Instructions to follow
Take the line that has "Swedish mountain cattle" and all the lines that come after it in the records, and write them out again exactly. Add no other line.

Information supplied
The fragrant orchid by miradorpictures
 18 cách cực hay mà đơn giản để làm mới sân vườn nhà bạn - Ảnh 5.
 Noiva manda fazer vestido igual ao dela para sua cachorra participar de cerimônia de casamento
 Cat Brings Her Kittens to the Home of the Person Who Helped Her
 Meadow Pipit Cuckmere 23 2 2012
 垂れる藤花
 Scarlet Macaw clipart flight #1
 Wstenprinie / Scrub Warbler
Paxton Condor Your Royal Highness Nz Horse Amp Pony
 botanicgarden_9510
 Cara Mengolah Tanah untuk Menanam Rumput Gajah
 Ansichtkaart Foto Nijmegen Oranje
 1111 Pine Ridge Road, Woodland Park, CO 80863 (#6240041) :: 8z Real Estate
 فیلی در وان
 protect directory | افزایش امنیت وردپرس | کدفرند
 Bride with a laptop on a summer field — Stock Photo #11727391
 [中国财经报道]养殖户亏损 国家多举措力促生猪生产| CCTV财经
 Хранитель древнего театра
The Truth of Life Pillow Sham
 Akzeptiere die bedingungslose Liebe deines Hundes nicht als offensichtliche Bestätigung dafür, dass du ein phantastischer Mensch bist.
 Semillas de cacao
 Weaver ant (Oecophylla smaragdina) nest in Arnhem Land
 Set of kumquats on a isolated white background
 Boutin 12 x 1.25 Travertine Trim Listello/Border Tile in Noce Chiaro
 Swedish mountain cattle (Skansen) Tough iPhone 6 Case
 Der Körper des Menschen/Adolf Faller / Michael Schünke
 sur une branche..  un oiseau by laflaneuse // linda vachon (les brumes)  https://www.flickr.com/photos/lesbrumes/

Answer box
 Swedish mountain cattle (Skansen) Tough iPhone 6 Case
 Der Körper des Menschen/Adolf Faller / Michael Schünke
 sur une branche..  un oiseau by laflaneuse // linda vachon (les brumes)  https://www.flickr.com/photos/lesbrumes/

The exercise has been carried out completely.